▶ **Extract**:
=-=-=

I've tested out two devices at the same time, very late at night, both connected to Band 4 and in active data session, each getting ~40Mbps and combining the throughput at ~80Mbps. That pretty much confirms my assumption that the AWS link only has 80Mbps pooled.

It would be amazing if you could directly ask them about this, and see what's their strategy on provisioning their backhaul service for more bandwidth. I doubt that they'll talk, but it's worth a shot...
DanJones 12/7/2013 | 3:56:02 PM
Re: Verizon is pushing ahead with double-wide I'll ask them why next week I think. Seems like a decent follow-up.
milan03 12/6/2013 | 8:05:53 PM
Re: Verizon is pushing ahead with double-wide Yeah I know, I actually pointed out live Verizon AWS in NYC to GigaOm's Kevin back in October, hence Verizon talking. But it's very interesting, I've been seeing artificial ~80Mbps rate limit on their 20Mhz FDD AWS network, not even close to 150Mbps which should be the peak throughput in a 20Mhz FDD unloaded LTE downlink channel. Not sure if this is due to backhaul, but 80Mbps seems to be what Nicola Palmer is mentioning as well...
DanJones 12/6/2013 | 5:11:59 PM
Verizon is pushing ahead with double-wide Now in New York, Chicago, Atlanta, Boston, Seattle and Washington DC & parts of San Francisco:


Its using AWS for this extra capacity, less talk about increased speeds yet:

milan03 10/31/2013 | 12:34:16 PM
Re: The Last Laugh Oh that's very interesting! Is there a news article covering T-Mobile's 20Mhz test in Dallas?

That is one market where T-mobile has enough greenfield AWS spectrum for 20Mhz channels as of right now. No repurposing needed.
DanJones 10/30/2013 | 10:58:41 AM
Re: The Last Laugh Also, got any more details on the T-Mobile test?
DanJones 10/30/2013 | 10:55:15 AM
Re: The Last Laugh Yeah, its probably a pretty fluid situation between Verzion and T-Mobile in 2014. Dependent on where each has available spectrum. T-Mobile is planning 2x20MHz and 2x15MHz channel deployents starting in 2014 through 2015. Verizon will likely have the early advantage though.

=-=-=

▶ **Set tasks**:
• a. Answer these questions from the forum thread, each on its own line:
(i) What combined throughput did the two devices reach on Band 4?
(ii) In which market does T-Mobile have enough greenfield AWS spectrum for 20Mhz channels?
(iii) What channel deployments is T-Mobile planning from 2014 through 2015?
• b. Print a passage from the forum thread, beginning at the words "It would be" and stopping after the words "worth a shot...".

▶ **Provided material**:

=-=-=

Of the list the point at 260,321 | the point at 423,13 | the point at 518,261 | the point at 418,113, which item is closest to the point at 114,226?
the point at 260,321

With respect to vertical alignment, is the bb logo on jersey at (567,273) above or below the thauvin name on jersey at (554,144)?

=-=-=

▶ **Response list**:
• a.
(i) About 80Mbps.
(ii) Dallas.
(iii) 2x20MHz and 2x15MHz channel deployments.

• b.
It would be amazing if you could directly ask them about this, and see what's their strategy on provisioning their backhaul service for more bandwidth. I doubt that they'll talk, but it's worth a shot...